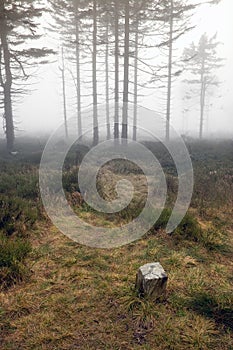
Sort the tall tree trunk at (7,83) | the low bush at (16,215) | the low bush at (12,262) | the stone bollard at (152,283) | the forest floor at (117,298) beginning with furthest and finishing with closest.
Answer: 1. the tall tree trunk at (7,83)
2. the low bush at (16,215)
3. the low bush at (12,262)
4. the stone bollard at (152,283)
5. the forest floor at (117,298)

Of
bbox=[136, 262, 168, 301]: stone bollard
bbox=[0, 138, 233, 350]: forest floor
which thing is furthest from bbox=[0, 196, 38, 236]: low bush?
bbox=[136, 262, 168, 301]: stone bollard

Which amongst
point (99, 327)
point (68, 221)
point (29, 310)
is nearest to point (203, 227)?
point (68, 221)

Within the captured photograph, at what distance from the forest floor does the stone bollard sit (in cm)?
10

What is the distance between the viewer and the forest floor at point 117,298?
2.74 meters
-=-=-
### Exercise requirements
Present every line of the records above as a JSON list of strings, one string per line, omitting blank lines. Leave the pictures out of the answer.

### Finished exercise
[
  "Sort the tall tree trunk at (7,83) | the low bush at (16,215) | the low bush at (12,262) | the stone bollard at (152,283) | the forest floor at (117,298) beginning with furthest and finishing with closest.",
  "Answer: 1. the tall tree trunk at (7,83)",
  "2. the low bush at (16,215)",
  "3. the low bush at (12,262)",
  "4. the stone bollard at (152,283)",
  "5. the forest floor at (117,298)",
  "Of",
  "bbox=[136, 262, 168, 301]: stone bollard",
  "bbox=[0, 138, 233, 350]: forest floor",
  "which thing is furthest from bbox=[0, 196, 38, 236]: low bush?",
  "bbox=[136, 262, 168, 301]: stone bollard",
  "Which amongst",
  "point (99, 327)",
  "point (68, 221)",
  "point (29, 310)",
  "is nearest to point (203, 227)?",
  "point (68, 221)",
  "Within the captured photograph, at what distance from the forest floor does the stone bollard sit (in cm)?",
  "10",
  "What is the distance between the viewer and the forest floor at point 117,298?",
  "2.74 meters"
]